The Altiplano with Putre

I don’t recommend taking a bus from Arica to La Paz as you would miss out on the beautiful Parque Nacional Lauca. Since April is not high season of the area, there are not many tourists in Putre, mainly just people making a stopover to acclimatize (prevent altitude sickness). Therefore, I did a tour from Arica instead of going to Putre individually and starting the tour from Putre. On the way back, I stayed in Putre (without going back to Arica).


Parque Nacional Lauca

This national park is located in the Altiplano region of Chile. Altiplano can be translated, literally, by “flat area on altitude”. Moreover, The Parque Nacional Lauca is not on/within the Atacama Desert. From Arica to the national park, you will recognize different types of cactus and plants (depending on the altitude). Personally, I like this region more than the (super dry) Atacama Desert. This is because many parts of the Atacama were dusty and covered with mines. It was more similar to the semidesert around La Serena.
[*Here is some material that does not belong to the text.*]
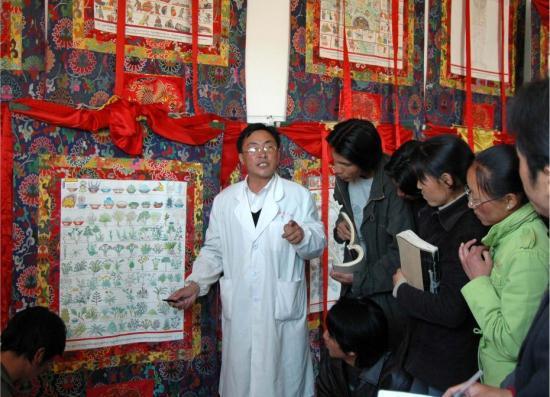 曼巴索朗次仁借助曼唐,向学生讲授《四部医典》记载的藏药浴药材。嘎务多吉 摄 中国非物质文化遗产保护中心供图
On the tour, we’ve stopped at the oldest church of the region and on some viewpoints to stepwise adjust to the increase of altitude. As soon as we reached the Altiplano (Putre is located just at its border), we could encounter alpacas, llamas, vicuñas, and viscachas. Moreover, there are little rivers and lagoons, surrounded by the tops of (former) volcanoes. Additionally, we learned a lot about indigenous cultures of the area. Our driver and guide even performed a ritual for and with us.


My highlight of the tour was the lake Chungará located at the volcano Parinacota with an altitude of approximately 4500 m. This lake is the highest lake in the world, but it’s not shippable. The highest shippable lake is Lake Titicaca. We didn’t see many flamingos as they are in Peru currently (season dependent, they went north for southern winter, I assume).



Putre is a nice little town at the edge of the Chilean Altiplano region and capital of the region covering the Altiplano. It offers everything you need, from hospital to bank to daily necessities. Everything tinier and with fewer options to select, but existing. I like Putre, it has a certain charm. Moreover, the sunset looks quite impressive as you see the sun setting behind mountains which are on lower altitude than Putre. Putre is known to be an agricultural capital. Due to the microclimate around Putre, people grow many plants, vegetables, and fruit.


There is a direct bus from Arica to Putre once per day. However, if you want to take the bus to Bolivia, you need to get someone driving you to the highway (6 km away from Putre). There is a bus stop for long distance buses. I bought a ticket in Arica for a specific journey. The company (CALI) wrote down the note that I would hop on in Putre which worked out very well.